Qu’est-ce qu’un « Livre d’artiste(s) » ? Quelles en sont les principales modalités ? Comment donner une définition à un mode d’expression plastique et graphique protéiforme ? Après avoir esquissé le contexte et la manière dont s’affirme le « Livre d’Artiste » — l’un des principaux lieux de réflexion des rapports entre l’image et le mot aux XXe et XXIe siècles —, on s’interrogera sur l’acuité et l’actualité de cette question à travers l’étude de plusieurs œuvres de l’extrême contemporain et en particulier celles qui questionnent les enjeux traditionnels du livre.
Ainsi le livre et la lecture, objets-processus d’un travail mené par Yann Sérandour depuis quelques années, sont tantôt une image-icône — image idéalisée d’un texte sacralisé, dont la sédimentation sera parasitée par l’artiste — ; tantôt une image-reliquat — image parcellaire de textes devenus des sensibles et des visibles dans la composition.

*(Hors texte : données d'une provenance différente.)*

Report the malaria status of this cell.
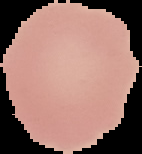

It is uninfected.

Image is 142×154 pixels. From a thin blood smear. Cell region segmented out of the field of view; the surrounding area is masked to black.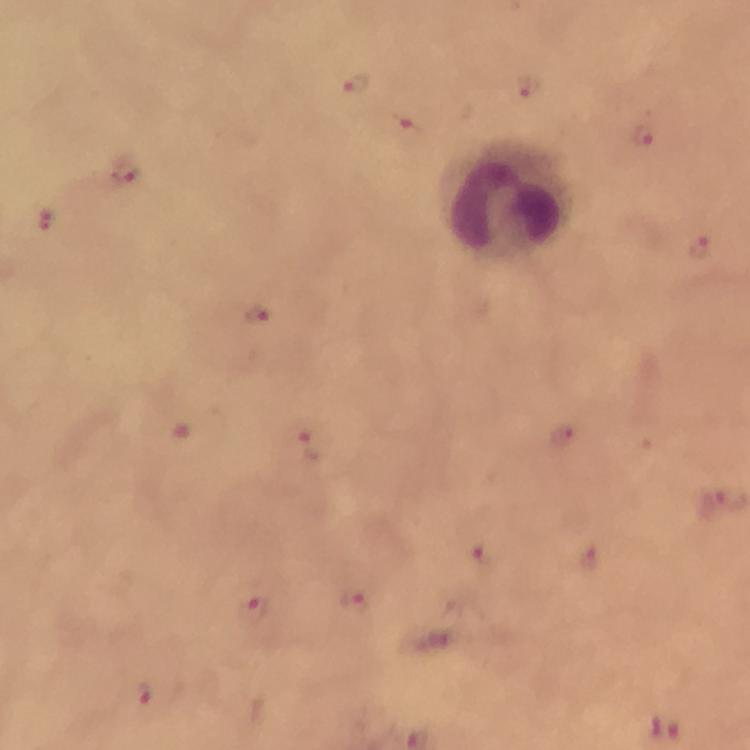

Dans Inside the White Cube, l’artiste reprend l’ouvrage référence de Brian O’Doherty, White Cube, sur l’art de la mise en espace des expositions pour en faire, plus qu’un texte palimpseste, une image réifiée en objet d’art.
Khalil Joreige et Joana Hadjithomas, quant à eux, construisent grâce au livre d’artistes Images Latentes – Journal d’un photographe un protocole particulièrement intéressant : cet ouvrage, qui ne raconte pas une histoire, témoigne de la mémoire fictive et dissolue d’un photographe libanais Abdallah Farah. Chaque chapitre, introduit par l’image d’une pellicule photographique jamais développée, est composé d’une série de textes brefs enserrés dans des cartouches à l’image de la pellicule. Pour autant ces textes ne sont pas des illustrations ou des ekphraseis des images non révélées entre 1997 et 2006 : ils créent cependant un espace tiers à partir duquel sonder « les images latentes » de manière non linéaire et non chronologique tout en invitant le lecteur à inventer sa propre modalité de lecture.